→ **Quoted text**
--

Lebesgue Measurable Sets and Non-Measurable Sets

4.1 Properties of Lebesgue Measurable Sets

Theorem 4.1. Every Borel set is Lebesgue measurable.

Theorem 4.2. If $A$ is Lebesgue measurable, then for every $\varepsilon > 0$ there exists an open set $U \supseteq A$ with $m^*(U \setminus A) < \varepsilon$ (outer regularity).

Theorem 4.3. If $A$ is Lebesgue measurable, then for every $\varepsilon > 0$ there exists a closed set $F \subseteq A$ with $m^*(A \setminus F) < \varepsilon$ (inner regularity).

Corollary 4.4 (Approximation by Intervals). If $A$ is Lebesgue measurable, then for every $\varepsilon > 0$ there exists a finite union $U$ of disjoint intervals such that $m(A \triangle U) < \varepsilon$.

4.2 The Vitali Set

Theorem 4.5. Assuming the Axiom of Choice, there exists a subset $V \subseteq [0, 1]$ that is not Lebesgue measurable.

--

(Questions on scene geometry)
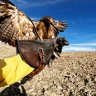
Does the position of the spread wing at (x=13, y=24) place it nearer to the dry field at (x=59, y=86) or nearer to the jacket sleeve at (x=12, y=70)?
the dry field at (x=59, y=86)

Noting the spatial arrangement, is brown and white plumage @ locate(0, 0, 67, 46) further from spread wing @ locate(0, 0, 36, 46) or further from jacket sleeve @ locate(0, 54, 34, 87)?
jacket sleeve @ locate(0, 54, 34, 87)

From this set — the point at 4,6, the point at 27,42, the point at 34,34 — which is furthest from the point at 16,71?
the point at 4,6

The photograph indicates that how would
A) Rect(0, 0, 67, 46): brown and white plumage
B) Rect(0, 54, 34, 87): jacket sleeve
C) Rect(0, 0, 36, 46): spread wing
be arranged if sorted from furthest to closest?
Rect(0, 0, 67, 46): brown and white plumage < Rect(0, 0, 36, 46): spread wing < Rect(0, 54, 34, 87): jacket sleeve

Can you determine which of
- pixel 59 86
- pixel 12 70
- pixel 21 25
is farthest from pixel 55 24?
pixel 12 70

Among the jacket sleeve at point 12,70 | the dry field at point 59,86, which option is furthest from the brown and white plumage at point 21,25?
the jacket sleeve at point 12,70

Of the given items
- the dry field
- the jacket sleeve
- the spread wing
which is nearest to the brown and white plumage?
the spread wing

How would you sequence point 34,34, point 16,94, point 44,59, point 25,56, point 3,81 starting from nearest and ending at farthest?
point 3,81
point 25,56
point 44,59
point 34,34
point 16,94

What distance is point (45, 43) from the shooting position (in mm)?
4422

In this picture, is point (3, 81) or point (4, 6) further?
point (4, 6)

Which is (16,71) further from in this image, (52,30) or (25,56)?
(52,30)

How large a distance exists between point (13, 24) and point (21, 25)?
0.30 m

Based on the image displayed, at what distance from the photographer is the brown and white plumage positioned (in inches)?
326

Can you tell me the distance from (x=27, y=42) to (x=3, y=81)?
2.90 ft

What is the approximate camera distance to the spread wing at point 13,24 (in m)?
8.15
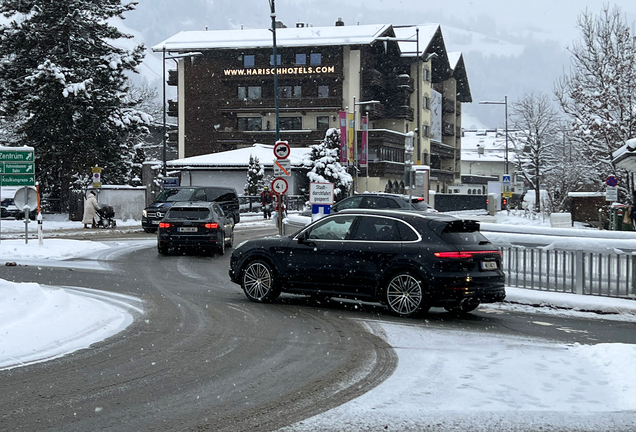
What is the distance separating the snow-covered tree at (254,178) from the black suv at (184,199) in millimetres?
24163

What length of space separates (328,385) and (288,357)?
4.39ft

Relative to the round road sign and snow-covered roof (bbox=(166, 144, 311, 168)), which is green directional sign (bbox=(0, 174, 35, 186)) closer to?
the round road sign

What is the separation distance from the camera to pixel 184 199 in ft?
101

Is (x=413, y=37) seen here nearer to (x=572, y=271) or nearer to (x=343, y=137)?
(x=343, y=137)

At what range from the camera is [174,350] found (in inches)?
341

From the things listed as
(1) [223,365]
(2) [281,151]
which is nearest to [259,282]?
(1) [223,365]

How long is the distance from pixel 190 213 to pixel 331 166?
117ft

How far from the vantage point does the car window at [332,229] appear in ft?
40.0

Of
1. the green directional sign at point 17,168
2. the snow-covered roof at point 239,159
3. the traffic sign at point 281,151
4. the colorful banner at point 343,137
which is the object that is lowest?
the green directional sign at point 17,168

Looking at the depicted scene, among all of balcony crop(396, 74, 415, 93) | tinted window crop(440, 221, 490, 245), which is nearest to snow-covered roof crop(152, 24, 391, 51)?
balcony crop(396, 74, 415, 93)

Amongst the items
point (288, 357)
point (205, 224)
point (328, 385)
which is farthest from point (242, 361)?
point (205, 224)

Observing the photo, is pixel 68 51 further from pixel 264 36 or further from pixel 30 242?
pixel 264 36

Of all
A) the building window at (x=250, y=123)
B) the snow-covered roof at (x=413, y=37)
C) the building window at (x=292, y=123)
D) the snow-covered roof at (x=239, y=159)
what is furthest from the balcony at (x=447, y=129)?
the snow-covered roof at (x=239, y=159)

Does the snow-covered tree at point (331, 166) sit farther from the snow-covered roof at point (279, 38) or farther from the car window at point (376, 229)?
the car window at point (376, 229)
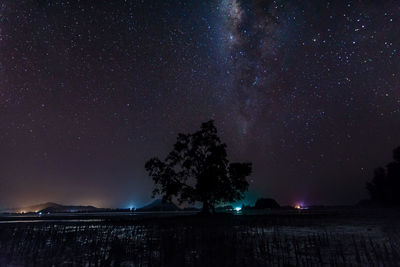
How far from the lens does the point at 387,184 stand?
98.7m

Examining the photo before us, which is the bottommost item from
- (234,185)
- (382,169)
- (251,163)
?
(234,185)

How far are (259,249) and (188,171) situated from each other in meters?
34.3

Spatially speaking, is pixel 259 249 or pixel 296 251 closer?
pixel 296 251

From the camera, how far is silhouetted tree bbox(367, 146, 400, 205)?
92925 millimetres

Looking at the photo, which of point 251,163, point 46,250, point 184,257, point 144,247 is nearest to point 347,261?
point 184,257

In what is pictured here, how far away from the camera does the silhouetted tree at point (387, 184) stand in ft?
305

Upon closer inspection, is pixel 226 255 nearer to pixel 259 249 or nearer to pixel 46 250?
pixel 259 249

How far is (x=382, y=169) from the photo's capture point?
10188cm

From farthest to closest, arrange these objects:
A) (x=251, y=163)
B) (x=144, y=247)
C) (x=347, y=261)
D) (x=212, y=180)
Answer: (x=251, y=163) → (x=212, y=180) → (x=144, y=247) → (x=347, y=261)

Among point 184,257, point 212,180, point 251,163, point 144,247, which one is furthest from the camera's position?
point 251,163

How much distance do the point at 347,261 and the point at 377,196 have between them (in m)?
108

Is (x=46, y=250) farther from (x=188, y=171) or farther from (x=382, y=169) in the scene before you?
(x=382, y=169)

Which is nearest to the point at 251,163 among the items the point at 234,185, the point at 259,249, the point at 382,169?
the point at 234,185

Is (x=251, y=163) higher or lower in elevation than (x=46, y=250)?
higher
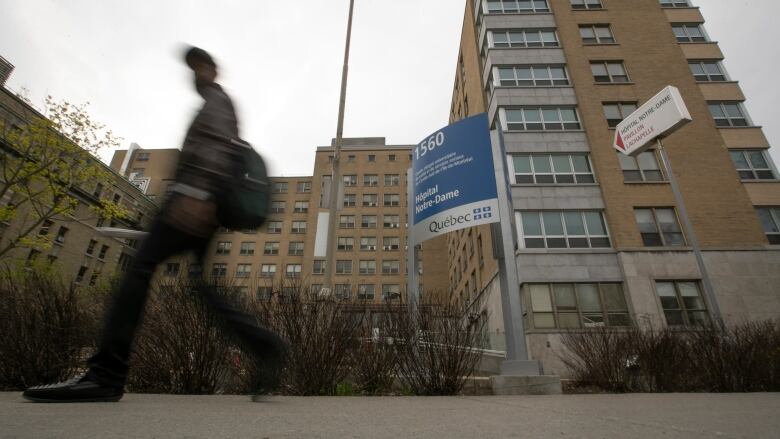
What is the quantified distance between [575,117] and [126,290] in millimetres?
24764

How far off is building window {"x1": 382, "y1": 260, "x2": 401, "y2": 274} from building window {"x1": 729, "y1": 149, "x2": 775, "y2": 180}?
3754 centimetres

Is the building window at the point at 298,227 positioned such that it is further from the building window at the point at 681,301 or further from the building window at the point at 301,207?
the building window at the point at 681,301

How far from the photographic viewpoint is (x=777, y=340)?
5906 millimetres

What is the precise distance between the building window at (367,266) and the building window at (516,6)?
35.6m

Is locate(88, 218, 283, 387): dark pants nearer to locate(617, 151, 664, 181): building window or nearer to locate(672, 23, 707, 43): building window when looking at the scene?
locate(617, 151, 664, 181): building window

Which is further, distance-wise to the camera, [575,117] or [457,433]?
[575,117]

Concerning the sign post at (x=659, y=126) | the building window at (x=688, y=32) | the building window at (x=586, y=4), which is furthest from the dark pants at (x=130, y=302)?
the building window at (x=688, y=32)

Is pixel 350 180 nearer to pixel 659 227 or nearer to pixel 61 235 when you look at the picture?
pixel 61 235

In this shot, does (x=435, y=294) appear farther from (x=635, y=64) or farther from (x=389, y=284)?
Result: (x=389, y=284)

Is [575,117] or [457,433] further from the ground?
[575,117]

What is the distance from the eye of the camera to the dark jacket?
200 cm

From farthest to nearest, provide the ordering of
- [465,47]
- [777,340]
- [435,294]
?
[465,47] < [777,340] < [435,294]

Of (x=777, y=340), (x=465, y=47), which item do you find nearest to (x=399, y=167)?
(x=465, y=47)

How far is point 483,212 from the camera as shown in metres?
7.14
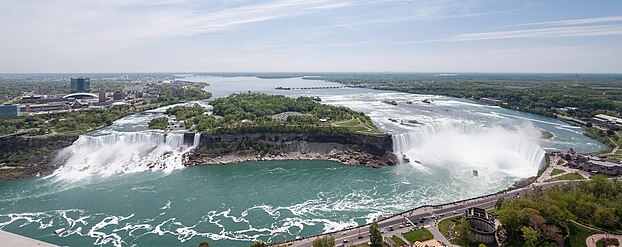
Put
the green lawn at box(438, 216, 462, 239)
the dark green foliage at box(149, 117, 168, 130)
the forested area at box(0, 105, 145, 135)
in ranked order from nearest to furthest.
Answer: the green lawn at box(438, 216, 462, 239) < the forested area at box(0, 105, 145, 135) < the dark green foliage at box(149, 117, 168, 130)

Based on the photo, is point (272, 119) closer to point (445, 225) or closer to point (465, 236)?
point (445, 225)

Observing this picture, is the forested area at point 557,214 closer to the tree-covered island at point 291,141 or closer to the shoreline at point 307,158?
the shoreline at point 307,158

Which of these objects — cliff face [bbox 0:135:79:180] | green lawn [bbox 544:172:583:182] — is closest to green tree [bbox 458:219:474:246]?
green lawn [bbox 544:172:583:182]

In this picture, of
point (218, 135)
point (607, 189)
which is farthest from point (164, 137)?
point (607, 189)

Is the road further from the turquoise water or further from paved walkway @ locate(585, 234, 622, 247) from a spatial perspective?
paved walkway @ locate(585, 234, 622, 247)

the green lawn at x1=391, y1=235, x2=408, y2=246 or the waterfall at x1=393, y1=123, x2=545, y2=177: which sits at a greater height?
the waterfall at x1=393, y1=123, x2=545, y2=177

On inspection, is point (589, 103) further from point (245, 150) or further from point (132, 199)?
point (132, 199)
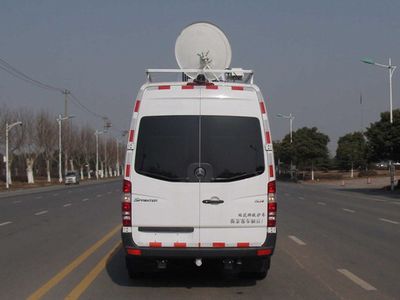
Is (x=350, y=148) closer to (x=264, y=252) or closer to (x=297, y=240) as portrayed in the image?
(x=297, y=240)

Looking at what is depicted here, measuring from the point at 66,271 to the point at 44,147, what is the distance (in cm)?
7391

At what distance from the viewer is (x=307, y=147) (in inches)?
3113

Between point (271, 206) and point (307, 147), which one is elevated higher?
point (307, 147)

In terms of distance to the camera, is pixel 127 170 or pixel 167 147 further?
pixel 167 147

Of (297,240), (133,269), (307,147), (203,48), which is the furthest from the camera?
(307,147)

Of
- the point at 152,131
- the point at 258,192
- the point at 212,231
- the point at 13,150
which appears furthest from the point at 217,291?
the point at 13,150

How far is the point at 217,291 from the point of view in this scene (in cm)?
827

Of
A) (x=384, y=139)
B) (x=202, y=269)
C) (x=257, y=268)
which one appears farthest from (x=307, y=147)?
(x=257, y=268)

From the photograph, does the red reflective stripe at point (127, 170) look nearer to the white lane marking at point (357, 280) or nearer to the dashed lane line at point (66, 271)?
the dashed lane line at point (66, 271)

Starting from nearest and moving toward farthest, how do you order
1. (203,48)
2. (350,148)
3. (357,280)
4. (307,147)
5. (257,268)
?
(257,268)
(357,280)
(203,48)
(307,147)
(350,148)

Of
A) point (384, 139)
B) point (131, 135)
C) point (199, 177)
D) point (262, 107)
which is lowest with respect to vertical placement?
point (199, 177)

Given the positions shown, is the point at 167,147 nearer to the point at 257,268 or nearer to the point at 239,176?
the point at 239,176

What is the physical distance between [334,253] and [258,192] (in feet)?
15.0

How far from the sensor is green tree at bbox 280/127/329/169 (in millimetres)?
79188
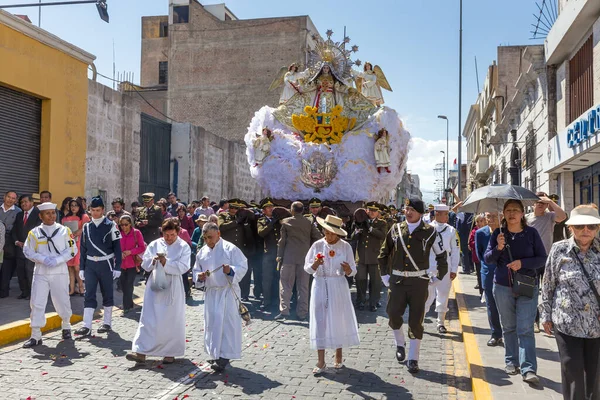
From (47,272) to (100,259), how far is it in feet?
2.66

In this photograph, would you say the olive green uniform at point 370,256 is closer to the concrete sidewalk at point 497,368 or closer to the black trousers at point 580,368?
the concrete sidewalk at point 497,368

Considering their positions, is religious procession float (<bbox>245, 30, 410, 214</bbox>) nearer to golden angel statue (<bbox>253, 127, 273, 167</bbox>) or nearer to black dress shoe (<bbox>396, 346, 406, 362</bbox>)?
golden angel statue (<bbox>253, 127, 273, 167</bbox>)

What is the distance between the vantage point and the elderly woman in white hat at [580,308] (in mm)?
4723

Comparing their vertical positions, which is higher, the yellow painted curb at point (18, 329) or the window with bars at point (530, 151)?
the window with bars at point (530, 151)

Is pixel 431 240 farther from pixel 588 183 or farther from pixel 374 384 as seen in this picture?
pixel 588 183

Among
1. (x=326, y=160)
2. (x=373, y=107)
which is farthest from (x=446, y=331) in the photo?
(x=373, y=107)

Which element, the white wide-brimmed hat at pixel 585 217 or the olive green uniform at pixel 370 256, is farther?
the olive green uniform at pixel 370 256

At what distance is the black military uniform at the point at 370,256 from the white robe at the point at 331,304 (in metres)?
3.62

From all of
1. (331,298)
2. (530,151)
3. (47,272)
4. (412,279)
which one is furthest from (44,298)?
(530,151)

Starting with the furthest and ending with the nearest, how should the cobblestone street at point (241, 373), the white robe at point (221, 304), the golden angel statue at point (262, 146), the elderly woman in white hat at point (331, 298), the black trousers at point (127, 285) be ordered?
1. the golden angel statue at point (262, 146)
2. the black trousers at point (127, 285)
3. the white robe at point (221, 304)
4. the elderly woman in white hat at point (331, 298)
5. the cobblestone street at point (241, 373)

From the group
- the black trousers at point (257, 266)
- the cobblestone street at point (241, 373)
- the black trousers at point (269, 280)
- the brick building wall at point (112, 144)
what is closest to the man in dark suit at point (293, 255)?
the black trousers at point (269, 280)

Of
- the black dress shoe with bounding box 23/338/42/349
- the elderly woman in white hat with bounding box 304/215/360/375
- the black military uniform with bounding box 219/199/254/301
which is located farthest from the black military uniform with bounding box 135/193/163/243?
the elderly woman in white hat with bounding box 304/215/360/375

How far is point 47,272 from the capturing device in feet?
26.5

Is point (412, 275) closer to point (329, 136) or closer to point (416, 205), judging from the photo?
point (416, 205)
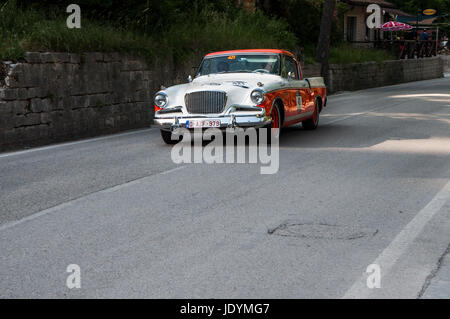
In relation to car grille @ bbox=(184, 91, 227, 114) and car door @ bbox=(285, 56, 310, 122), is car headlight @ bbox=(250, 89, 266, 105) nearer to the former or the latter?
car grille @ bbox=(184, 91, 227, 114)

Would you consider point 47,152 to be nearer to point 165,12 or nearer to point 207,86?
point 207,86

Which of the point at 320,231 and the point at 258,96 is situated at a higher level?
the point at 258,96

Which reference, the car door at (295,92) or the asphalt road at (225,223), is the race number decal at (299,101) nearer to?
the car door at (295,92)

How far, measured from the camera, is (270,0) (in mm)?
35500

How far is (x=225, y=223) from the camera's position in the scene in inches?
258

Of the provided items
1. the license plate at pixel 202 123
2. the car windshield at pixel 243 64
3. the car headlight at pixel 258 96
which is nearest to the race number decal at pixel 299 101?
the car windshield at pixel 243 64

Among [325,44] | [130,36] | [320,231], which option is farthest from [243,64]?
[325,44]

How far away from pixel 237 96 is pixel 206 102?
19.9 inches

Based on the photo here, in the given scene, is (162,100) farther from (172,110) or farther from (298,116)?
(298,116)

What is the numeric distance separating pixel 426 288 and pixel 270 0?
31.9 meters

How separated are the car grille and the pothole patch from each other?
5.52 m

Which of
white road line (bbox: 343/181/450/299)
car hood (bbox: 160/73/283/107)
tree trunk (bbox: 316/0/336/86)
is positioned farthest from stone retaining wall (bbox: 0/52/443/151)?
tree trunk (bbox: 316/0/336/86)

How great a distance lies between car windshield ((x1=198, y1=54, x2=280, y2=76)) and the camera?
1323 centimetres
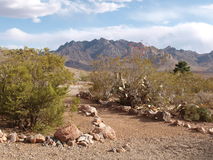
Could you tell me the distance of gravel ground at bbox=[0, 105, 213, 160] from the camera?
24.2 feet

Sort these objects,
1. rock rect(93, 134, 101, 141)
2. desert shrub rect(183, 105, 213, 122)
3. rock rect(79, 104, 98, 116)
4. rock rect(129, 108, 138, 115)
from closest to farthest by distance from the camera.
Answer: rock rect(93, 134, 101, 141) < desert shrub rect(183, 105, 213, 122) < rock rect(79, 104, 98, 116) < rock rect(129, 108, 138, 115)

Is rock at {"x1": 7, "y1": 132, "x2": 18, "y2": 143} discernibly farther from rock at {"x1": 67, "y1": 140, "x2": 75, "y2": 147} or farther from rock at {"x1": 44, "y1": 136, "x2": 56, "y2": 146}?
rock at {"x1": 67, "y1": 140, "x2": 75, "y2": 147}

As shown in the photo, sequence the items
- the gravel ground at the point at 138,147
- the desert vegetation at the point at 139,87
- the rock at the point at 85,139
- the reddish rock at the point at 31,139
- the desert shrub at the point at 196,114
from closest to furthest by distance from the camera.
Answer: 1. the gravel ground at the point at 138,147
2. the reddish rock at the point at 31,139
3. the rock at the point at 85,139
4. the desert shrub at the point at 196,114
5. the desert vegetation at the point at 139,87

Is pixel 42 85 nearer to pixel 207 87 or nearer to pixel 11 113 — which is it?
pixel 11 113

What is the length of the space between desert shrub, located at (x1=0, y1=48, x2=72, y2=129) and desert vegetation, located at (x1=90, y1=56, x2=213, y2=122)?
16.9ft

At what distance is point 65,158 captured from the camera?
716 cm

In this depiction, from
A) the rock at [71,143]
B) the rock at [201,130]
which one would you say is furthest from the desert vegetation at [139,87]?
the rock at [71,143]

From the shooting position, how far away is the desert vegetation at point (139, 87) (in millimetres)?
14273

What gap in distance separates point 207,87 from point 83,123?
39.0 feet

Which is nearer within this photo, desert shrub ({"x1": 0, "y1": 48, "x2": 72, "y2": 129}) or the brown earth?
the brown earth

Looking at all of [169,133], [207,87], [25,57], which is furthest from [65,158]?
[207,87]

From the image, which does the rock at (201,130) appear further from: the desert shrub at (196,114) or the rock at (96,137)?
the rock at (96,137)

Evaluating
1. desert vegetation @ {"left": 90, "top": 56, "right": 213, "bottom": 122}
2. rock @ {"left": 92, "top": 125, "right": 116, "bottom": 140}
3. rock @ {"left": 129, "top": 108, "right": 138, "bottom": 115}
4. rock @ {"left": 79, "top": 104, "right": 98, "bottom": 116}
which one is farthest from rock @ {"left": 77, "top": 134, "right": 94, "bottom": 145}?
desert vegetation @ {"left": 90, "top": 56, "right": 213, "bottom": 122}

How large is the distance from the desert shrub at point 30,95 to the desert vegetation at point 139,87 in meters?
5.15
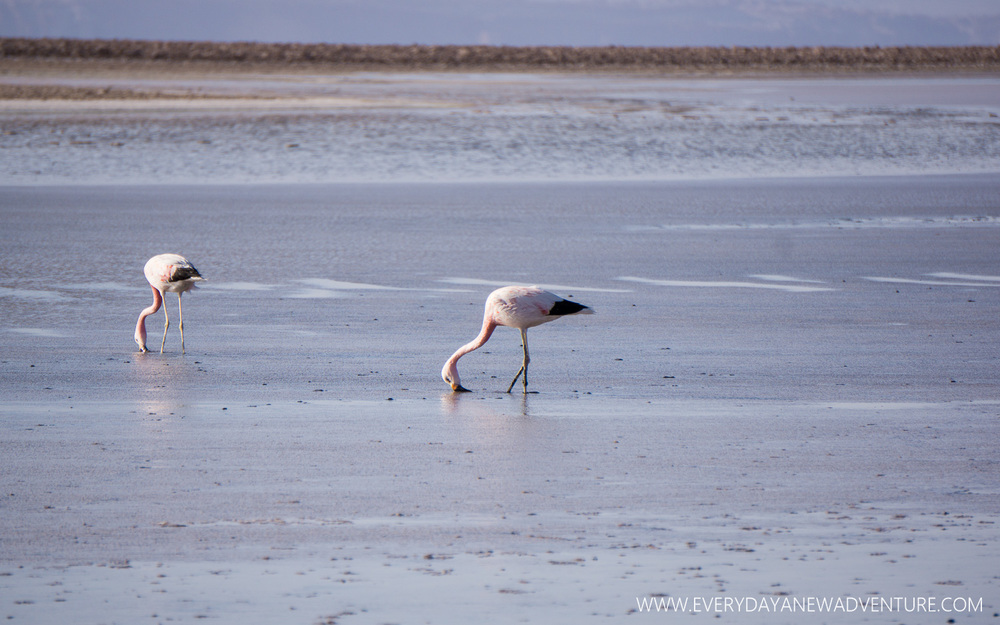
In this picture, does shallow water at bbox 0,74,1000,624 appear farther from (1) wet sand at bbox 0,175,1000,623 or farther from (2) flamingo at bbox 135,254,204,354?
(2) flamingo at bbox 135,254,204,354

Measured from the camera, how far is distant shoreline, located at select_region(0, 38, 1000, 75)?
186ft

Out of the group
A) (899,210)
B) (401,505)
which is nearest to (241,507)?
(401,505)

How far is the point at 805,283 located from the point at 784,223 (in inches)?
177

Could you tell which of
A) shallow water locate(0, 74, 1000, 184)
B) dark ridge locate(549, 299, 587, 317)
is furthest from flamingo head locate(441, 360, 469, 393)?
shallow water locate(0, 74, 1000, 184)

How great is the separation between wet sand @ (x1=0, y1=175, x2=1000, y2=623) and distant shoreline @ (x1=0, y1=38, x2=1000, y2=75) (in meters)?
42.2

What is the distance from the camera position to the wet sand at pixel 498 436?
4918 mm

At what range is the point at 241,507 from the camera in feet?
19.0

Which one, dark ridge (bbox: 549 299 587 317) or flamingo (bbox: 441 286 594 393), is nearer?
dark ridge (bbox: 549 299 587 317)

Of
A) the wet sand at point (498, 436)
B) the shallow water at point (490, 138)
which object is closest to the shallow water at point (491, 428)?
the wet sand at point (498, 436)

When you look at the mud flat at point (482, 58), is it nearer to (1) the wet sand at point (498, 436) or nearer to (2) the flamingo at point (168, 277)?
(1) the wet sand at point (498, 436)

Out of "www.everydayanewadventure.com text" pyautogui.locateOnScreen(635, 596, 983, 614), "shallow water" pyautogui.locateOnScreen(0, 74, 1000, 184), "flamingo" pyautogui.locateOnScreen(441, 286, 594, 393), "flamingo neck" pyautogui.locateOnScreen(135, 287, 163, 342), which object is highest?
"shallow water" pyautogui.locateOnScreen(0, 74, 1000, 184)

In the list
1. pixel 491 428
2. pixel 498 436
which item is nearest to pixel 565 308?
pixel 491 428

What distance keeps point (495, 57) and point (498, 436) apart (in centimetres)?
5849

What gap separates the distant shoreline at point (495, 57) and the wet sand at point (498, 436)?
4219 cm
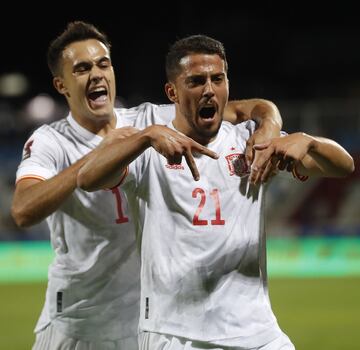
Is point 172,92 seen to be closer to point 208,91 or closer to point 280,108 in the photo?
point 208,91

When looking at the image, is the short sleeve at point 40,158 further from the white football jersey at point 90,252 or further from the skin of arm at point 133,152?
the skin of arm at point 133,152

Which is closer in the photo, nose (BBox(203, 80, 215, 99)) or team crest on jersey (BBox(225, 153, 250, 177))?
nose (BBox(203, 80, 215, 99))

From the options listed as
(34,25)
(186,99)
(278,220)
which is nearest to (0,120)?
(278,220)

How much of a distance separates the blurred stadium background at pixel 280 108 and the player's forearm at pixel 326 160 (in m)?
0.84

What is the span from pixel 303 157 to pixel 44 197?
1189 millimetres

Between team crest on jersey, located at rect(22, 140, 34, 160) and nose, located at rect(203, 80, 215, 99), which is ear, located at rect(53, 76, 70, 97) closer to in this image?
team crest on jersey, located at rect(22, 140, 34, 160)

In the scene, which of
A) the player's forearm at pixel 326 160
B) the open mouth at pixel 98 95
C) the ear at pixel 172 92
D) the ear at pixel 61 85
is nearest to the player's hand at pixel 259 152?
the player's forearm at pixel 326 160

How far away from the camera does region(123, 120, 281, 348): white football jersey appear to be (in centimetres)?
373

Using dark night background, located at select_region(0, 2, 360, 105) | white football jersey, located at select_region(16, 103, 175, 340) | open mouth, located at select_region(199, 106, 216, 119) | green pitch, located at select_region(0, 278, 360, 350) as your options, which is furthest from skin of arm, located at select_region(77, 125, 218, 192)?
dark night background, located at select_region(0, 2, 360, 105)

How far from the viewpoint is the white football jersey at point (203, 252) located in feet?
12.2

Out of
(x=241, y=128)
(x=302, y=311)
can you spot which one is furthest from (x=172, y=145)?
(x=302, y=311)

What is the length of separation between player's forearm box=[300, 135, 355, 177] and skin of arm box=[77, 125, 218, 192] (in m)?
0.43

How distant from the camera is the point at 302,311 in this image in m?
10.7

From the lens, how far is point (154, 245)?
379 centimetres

--

→ **Goal 1**
Answer these questions from the text on Lebesgue measurable sets:
(a) Which sets does Theorem 4.1 say are always Lebesgue measurable?
(b) What property name does Theorem 4.3 give in parentheses?
(c) What axiom does Theorem 4.5 assume?
→ **Goal 2**
Reproduce the text on Lebesgue measurable sets from "Theorem 4.2. If" up to and including "not Lebesgue measurable.".

→ **Complete answer 1**
(a) Every Borel set.
(b) Inner regularity.
(c) The Axiom of Choice.

→ **Complete answer 2**
Theorem 4.2. If $A$ is Lebesgue measurable, then for every $\varepsilon > 0$ there exists an open set $U \supseteq A$ with $m^*(U \setminus A) < \varepsilon$ (outer regularity).

Theorem 4.3. If $A$ is Lebesgue measurable, then for every $\varepsilon > 0$ there exists a closed set $F \subseteq A$ with $m^*(A \setminus F) < \varepsilon$ (inner regularity).

Corollary 4.4 (Approximation by Intervals). If $A$ is Lebesgue measurable, then for every $\varepsilon > 0$ there exists a finite union $U$ of disjoint intervals such that $m(A \triangle U) < \varepsilon$.

4.2 The Vitali Set

Theorem 4.5. Assuming the Axiom of Choice, there exists a subset $V \subseteq [0, 1]$ that is not Lebesgue measurable.